**Extract to read:**
Synthetic vision helped the Avianca pilots recover from unusual attitudes -- when the plane isn't straight and level -- more gracefully than when they used traditional displays. When flying low near terrain, for example, they could see where the plane was in relation to a mountain so they knew it would clear it in time.
But it isn't just about making a pilot's job easier, synthetic vision also has a tangible benefit for passengers.
Kiggins says these displays will make flights smoother, because pilots will know so much more about the environment around them. But they'll also help flight crews recover from extreme situations like a bird strike or flying through a volcanic ash cloud. "They'll know the taxiways, they'll see where they're going, you'll smooth out the turns," he said.
Ultimately, the NASA team's goal is to reduce deaths caused by loss of control in flight and improve safety for passengers. "It's so they don't think of Air France 447 when it gets bumpy in turbulence," Ellis said, referring to a 2009 crash that killed all the passengers of an Airbus A330 that flew into a severe storm over the Atlantic. "And they don't think of [Chesley] Sullenberger" -- the US Airways captain who put a plane down on the Hudson River -- "when they're taking off and see birds flying around," he said.
An infrared camera mounted on the front of the Falcon fills in additional terrain detail over the synthetic vision display, showing objects the pilot might be unable to see in the dark. Those could include other planes or even a coyote on the ground. It's like augmented reality in the cockpit.
The system has a real advantage for passengers, too. If you've ever been on a plane that couldn't land due to low visibility and was forced to perform a go-around, you'll know how frustrating and even nerve-wracking missed approaches can be.
Delayed or diverted flights are also an expensive exercise for airlines. With an infrared overlay, however, pilots can see heat given off by the lights when approaching an airport, so they can land even if it's foggy.
Synthetic vision displays can also assist pilots by displaying helpful symbols such as a roll recovery arrow. I get a demonstration when I hear an audio alert in the cockpit that says "autopilot off" and before I know it, Weaver starts to roll the plane into a steep, 45-degree turn. My stomach didn't feel good, but I had been informed where the air sick bags were.
As soon as he starts to bank too far, an arrow pops up on the primary flight display to show Weaver what angle he needs to take to recover. It's a small thing, but can make a big difference if the pilot doesn't recognize how that roll might affect the plane and how he or she needs to correct it.
"If [pilots] roll the wrong direction, push instead of pull, you can be overspeeding the airplane, over G-ing the airplane faster than you anticipate," Weaver said as we leveled off again. (My stomach also recovers.)
Co-pilot Sandy Wyatt from Honeywell Aerospace says these types of indicators can be beneficial to pilots in high-stress situations, when you're more prone to making a mistake. While planes already have ground proximity warning systems that tell the crew when they're flying too close to terrain, Wyatt says by the time that alert goes off, the pilot's situational awareness is already reduced.
"[In a high-stress moment] your amount of excess processing power just goes down to zero," he said. "You're human."

**Data excerpts:**
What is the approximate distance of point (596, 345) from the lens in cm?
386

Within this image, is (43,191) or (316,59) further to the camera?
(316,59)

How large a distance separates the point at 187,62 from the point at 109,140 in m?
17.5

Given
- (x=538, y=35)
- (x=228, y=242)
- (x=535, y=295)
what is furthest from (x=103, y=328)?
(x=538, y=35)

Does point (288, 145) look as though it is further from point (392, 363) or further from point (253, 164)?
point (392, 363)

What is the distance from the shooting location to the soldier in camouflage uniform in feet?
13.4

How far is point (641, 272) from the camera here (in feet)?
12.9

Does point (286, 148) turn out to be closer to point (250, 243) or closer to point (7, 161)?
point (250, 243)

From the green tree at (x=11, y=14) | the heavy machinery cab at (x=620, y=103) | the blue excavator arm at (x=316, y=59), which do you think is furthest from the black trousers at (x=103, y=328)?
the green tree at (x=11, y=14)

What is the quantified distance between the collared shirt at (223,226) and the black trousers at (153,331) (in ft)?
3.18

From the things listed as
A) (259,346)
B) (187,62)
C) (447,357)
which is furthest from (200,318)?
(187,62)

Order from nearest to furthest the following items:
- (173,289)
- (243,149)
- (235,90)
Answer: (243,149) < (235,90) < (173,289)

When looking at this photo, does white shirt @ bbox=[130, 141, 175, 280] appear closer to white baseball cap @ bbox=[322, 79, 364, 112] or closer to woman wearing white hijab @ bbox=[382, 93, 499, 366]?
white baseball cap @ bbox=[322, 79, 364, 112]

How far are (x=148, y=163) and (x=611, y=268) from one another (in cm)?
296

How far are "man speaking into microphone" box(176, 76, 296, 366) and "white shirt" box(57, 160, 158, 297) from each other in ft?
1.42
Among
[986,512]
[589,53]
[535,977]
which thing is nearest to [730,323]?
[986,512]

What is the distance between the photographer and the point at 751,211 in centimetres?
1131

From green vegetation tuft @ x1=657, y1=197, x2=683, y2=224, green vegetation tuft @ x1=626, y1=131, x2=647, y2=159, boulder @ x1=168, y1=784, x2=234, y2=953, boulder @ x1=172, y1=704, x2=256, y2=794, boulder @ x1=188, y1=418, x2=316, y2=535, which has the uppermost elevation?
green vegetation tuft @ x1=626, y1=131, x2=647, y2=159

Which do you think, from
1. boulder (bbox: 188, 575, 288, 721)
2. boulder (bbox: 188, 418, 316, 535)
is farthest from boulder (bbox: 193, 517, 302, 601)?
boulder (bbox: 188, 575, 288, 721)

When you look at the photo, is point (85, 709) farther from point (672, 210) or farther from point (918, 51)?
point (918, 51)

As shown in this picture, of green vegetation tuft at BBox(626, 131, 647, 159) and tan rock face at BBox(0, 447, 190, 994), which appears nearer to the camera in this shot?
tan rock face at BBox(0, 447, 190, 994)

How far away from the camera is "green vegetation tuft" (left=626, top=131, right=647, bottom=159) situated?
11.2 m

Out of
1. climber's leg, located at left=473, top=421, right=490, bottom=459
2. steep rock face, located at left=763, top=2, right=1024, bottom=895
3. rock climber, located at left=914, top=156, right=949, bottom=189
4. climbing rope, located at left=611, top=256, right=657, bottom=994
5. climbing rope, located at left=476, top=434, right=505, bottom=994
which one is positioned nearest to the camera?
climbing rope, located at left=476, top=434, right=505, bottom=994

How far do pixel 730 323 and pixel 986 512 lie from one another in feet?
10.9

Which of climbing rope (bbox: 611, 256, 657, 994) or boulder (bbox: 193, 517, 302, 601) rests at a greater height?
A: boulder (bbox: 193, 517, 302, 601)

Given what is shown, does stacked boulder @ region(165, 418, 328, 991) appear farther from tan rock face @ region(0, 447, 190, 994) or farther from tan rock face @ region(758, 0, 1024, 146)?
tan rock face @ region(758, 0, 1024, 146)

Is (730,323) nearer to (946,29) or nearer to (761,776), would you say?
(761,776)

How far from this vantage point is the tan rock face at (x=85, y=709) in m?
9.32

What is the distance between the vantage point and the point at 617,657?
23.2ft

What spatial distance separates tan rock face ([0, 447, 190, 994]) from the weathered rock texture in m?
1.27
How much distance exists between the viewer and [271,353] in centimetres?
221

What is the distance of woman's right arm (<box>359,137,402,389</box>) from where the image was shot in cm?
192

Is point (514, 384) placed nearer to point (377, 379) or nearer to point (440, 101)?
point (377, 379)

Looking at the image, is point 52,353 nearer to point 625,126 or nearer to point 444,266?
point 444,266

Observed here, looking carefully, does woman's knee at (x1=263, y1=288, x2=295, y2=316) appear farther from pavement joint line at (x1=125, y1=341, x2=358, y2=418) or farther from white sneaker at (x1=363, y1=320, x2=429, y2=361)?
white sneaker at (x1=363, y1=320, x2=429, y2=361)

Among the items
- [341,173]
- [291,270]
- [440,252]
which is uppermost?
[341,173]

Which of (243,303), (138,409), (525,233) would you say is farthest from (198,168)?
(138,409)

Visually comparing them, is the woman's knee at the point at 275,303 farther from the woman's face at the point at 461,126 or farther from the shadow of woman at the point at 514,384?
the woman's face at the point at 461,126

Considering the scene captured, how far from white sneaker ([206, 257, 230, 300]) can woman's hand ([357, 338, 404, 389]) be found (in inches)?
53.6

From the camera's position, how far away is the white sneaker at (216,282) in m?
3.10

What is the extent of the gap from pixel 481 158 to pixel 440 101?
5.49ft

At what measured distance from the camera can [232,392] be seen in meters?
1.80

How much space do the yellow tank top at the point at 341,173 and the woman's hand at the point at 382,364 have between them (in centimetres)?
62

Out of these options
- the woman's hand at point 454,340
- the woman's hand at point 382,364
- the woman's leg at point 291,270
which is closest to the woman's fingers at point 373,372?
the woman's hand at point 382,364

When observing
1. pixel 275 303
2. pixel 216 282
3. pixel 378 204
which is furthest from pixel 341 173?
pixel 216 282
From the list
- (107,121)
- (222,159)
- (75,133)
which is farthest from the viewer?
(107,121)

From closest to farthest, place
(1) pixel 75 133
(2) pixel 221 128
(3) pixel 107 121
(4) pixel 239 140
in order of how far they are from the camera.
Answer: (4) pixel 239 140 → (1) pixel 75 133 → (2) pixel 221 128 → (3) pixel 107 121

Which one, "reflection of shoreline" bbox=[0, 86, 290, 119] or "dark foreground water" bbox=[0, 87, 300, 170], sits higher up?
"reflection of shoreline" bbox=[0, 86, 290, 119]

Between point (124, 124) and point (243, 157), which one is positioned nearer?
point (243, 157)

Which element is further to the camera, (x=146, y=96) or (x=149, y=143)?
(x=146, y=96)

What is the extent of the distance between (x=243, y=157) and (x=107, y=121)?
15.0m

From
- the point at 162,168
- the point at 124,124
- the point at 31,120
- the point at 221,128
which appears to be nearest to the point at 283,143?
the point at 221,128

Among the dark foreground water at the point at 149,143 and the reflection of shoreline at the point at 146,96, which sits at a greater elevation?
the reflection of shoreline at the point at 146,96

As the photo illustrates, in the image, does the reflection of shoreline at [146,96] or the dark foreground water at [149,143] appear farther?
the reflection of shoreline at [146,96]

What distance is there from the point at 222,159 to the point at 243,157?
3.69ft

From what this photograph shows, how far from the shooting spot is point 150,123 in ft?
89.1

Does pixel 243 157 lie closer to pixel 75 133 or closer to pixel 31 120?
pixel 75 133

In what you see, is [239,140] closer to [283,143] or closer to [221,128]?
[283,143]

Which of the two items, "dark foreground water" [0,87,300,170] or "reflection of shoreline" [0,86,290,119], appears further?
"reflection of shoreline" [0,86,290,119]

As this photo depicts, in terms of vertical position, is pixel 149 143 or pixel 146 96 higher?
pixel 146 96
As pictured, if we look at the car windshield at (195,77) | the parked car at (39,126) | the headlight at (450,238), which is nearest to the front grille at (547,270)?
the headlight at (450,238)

**Work required:**
In the article on synthetic vision displays, what does the infrared overlay let pilots see as they approach an airport?

**Task result:**
Heat given off by the lights, so they can land even in fog.